There is also a disconnect between the President’s words and the actions of an Administration that has sought to differentiate its treatment of Christians and Yazidis. Widely reported news that the State Department will soon issue a genocide determination for ISIS’ victims also reports that State intends to issue the genocide determination only for Yazidis, despite the fact that, as found by unanimous vote of the U.S. Commission on International Freedom, Christians and the other religious minorities “have been similarly targeted for annihilation.”

It is time that the Obama Administration prioritized the protection of actual victims of religious persecution. The current path of migrant resettlement upon which both the United States and Western Europe have trod does not give priority to the most vulnerable communities. The State Department should, first and foremost, be offering visas to those Christians and other religious minorities who choose to leave their homeland. If President Obama is still afraid that this would appear to be a “religious test,” in which Christians get the prize, he need not fear. Apart from the reality that Christians never get the prize in this kind of contest-from-hell, priority would be given to groups that have been “targeted for annihilation,” of which Christians just happen to be one of the foremost examples.

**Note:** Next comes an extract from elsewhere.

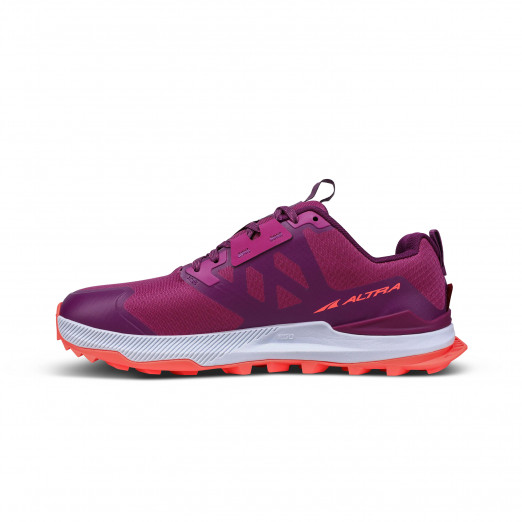 ALTRA Lone Peak 7 Purple/Orange (W)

The Administration must also issue a genocide determination that includes Christians along with Yazidis. A genocide determination would require legally that forceful action be taken to protect the vulnerable, persecuted communities and enable them to return to their homes. This is particularly important because many advocates believe that it is a far better option immediately to provide protection and empowerment to ISIS-targeted Christian and Yazidi communities in Syria and Iraq for those who want to stay in their homeland. Many see this as the only way to prevent these ancient cultures that go back beyond biblical days from disappearing. It also seems a wiser option that abandoning much of the Middle East to Islamic Caliphate-builders.

The administration so far has failed to recognize and acknowledge the genocidal campaign undertaken by ISIS against Christians and Yazidis, and therfore to offer the required support that follows such a determination. If the State Department continues to fail to take action, U.S. policy towards ISIS-targeted Middle Eastern victims of annihilation will indicate not only to desperate Assyrian Christians and other religious minorities and their persecutors, but to other Islamist supremacists, the lack of seriousness with which the Obama Administration takes the existential threat to Christianity and religious freedom in the Middle East. It will also indicate the lack of seriousness with which the Obama Administration continues to take the threat of global jihad.

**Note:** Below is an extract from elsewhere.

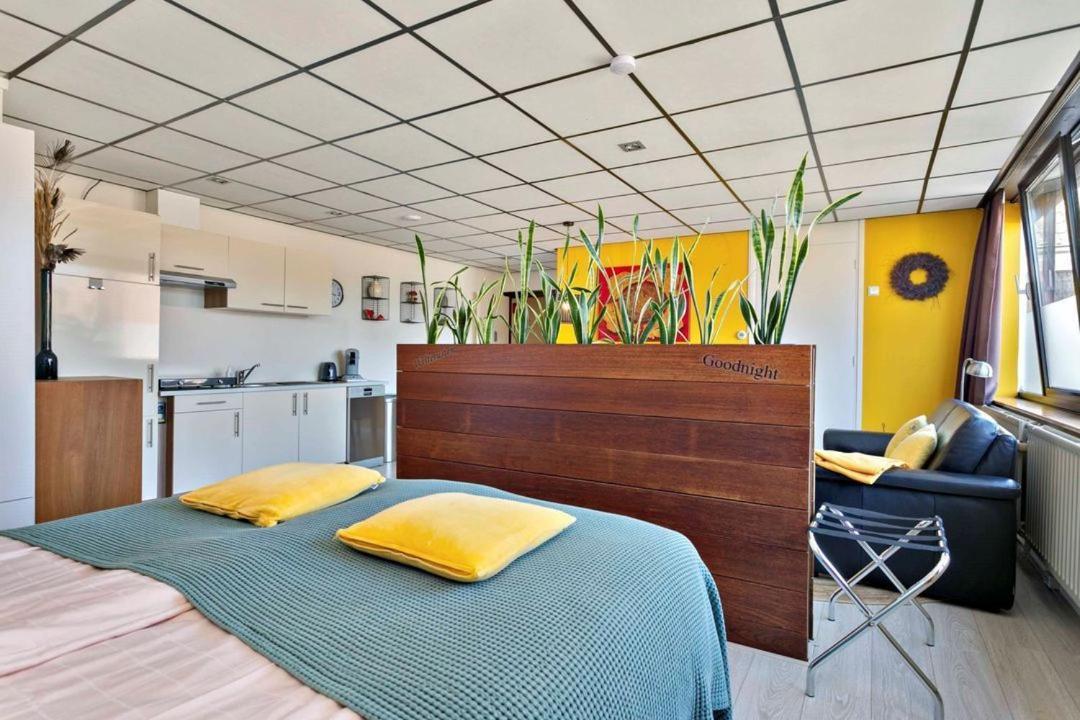 Vakantie Studio Eijsden Ngoại thất bức ảnh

If the Obama Administration only offers Christmas statements about persecuted Christians with no sign of any real action or change taking place, President Obama’s words will not only not be enough, they will be an insult to the Christians and other victims of ISIS genocide.

Faith J. H. McDonnell directs the Institute on Religion and Democracy’s Religious Liberty Program and Church Alliance for a New Sudan and is the author of Girl Soldier: A Story of Hope for Northern Uganda’s Children (Chosen Books, 2007).

*Although, as the Reverend Dr. Mark Durie has pointed out, the President is in error in his comment about the bells of Christian churches ringing “for centuries.”